As opposed to last year, we are encouraging playing as a team this year, with the caveat that a single person should not be submitting bots under two accounts at the same time. For example, Two Sigma, the creator of Halite, is hosting a tournament for select university students to compete on school teams for a given period of time. For these students, we’d expect to see only one player submitting bots on behalf of the team. We understand that hackathons and events are fun ways to learn and progress. However, if we see an individual creating multiple accounts with similar bot submissions, both may be disqualified. If a player in a team wishes to play on their own, they should substantially improve their bot before submitting on their own. Play fair!


Rankings in Halite II are based on the outcome of organized games where bots play against each other. Bot rankings are computed using a Bayesian algorithm variant of the Glicko system, specifically using the TrueSkill Python library with some adjustments. The game coordinator picks groups of 2 or 4 bots to compete against each other at a time, and uses TrueSkill to update the bot ranking based on the match outcome.

TrueSkill gives every user a μ (calculated player skill) and σ (the probability that TrueSkill understands a player’s skill level). Your rating is calculated as a function of these two variables. When you submit your first bot, your rating will be zero, but your bot will immediately start playing games against other bots, and your rating will adjust accordingly. You’ll start by playing bots with similar ranks to yours, within your own tier (see below). Over the course of a few days, TrueSkill will get a good sense for your bot’s skill, and your rank will stabilize.

If you submit a second bot, we do not reset your rating to zero (as we did in Halite I), and you will start from the rank of your last bot. But this doesn’t mean your rank is safe forever! If your second bot is worse than your first, your rank will fall as your new bot plays others, and of course if your second bot is better, your rank will improve.

Why don’t we reset ranks for new bot submissions?

In Halite 1, submitting a new version of a bot would reset that bot’s rank. In Halite 2, we decided against this. Since we wanted to provide GPU resources, but limit them to certain top bots, resetting ranks would effectively mean that no bot would ever be able to take advantage of the GPU—since submitting a GPU-enabled bot would reset its rank and deny it access. Furthermore, for top players, this caused some volatility towards the end, as submitting a new bot would mean re-climbing the leaderboard.


We assign you a tier based on your current rank. Tiers are by percentile: the top 1/512 players are considered Diamond; the next 1/256 are considered Platinum, then the next 1/128 are Gold, 1/64 are Silver, and the rest are Bronze. You will move from tier to tier as your rank changes.


At midnight on January 22nd, we will close submissions and let the final bots play each other for the last week of January. We will announce final winners on January 29th based on the final scores at that point in time and will freeze scores. We may also decide that Bronze level bots (or any other bot) will stop playing earlier than 29th if we need the bandwidth to play more games for top bots in the last few days. Stay tuned for updates.

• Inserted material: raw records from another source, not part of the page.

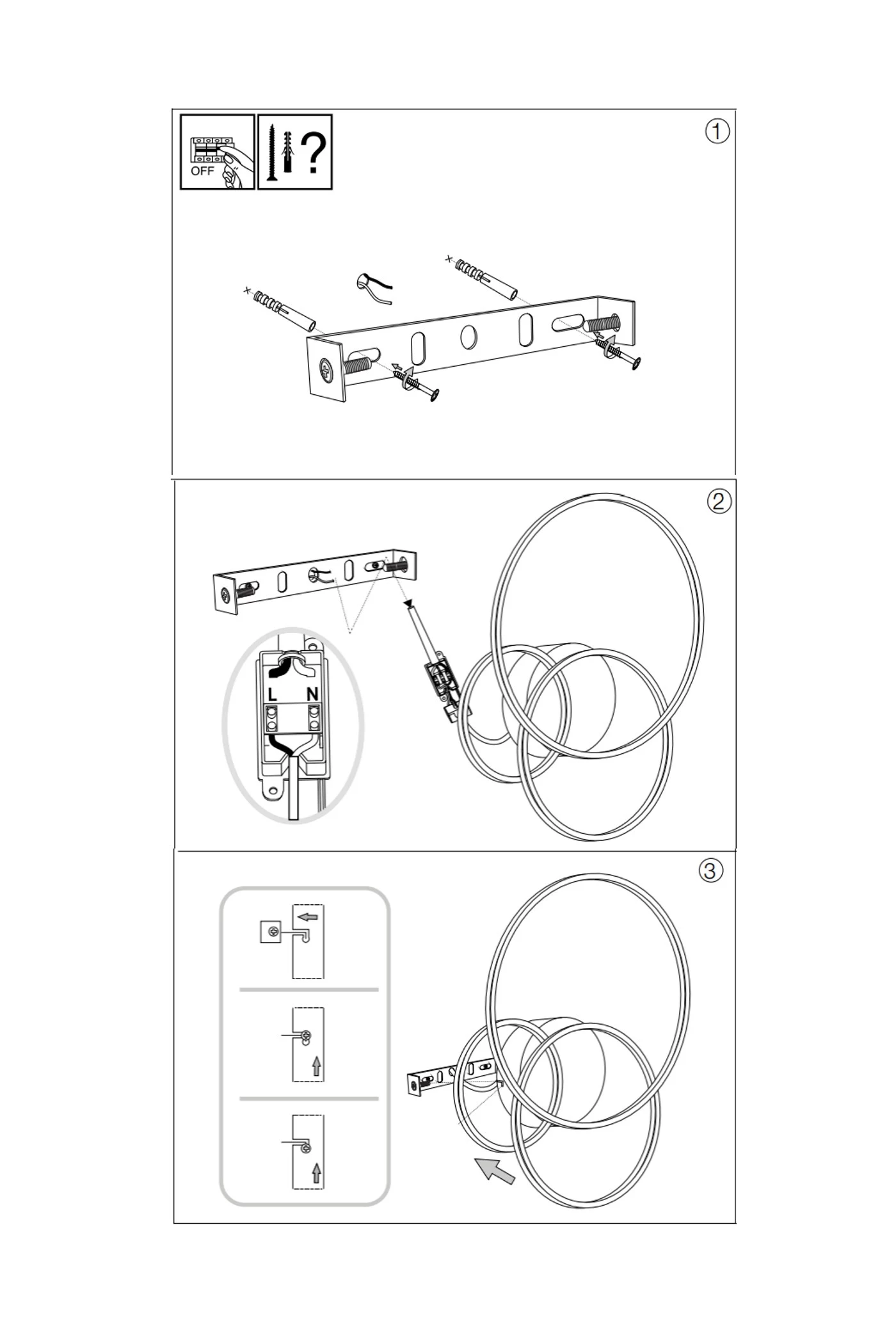 OFF

?

①

②

L N

③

Prizes for this contest are bragging rights and some awesome Halite trophies and sweatshirts for top bots. In addition, Two Sigma will waive first round interviews for all users ranked Gold and above at the end of the contest. Learn more here. And we’ll be announcing the results of the competition with a link to the top players’ Github profiles and/or blogs (please do blog!).


Throughout the competition, Two Sigma and its partners will be hosting hackathons for players to compete against smaller pools. Some examples include a High School hackathon in NYC in November and a hackathon at Two Sigma Ventures. If you’d be interested in hosting your own hackathon or use Halite in the classroom, read our hackathon tutorial.

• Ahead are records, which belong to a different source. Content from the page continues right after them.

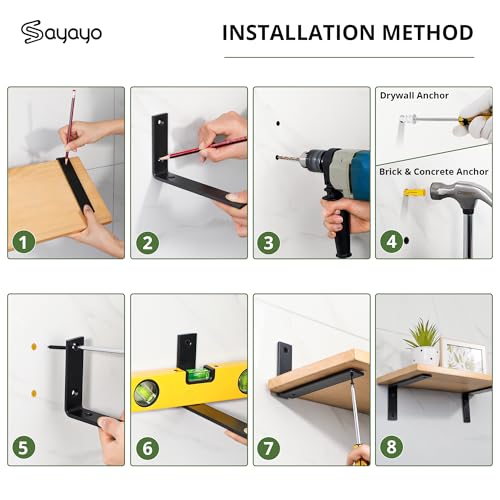 Sayayo

INSTALLATION METHOD

1

2

3

Drywall Anchor

Brick & Concrete Anchor

4

5

6

7

8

One of the most wonderful aspects of Halite I, according to last years’ players, was our open and collaborative community on the forums and on our Discord channel. Please share ideas, tips, and even code for all to share. We only ask that you be courteous to your fellow players, and not share so many tricks or code that earlier players feel their effort was wasted. This is of course a gray line, so feel free to err on the side of over-sharing, and the Halite staff will help with moderation in the forums. We reserve the ability to remove any content we feel goes too far. So share, share, share and leave the tricky decisions to us.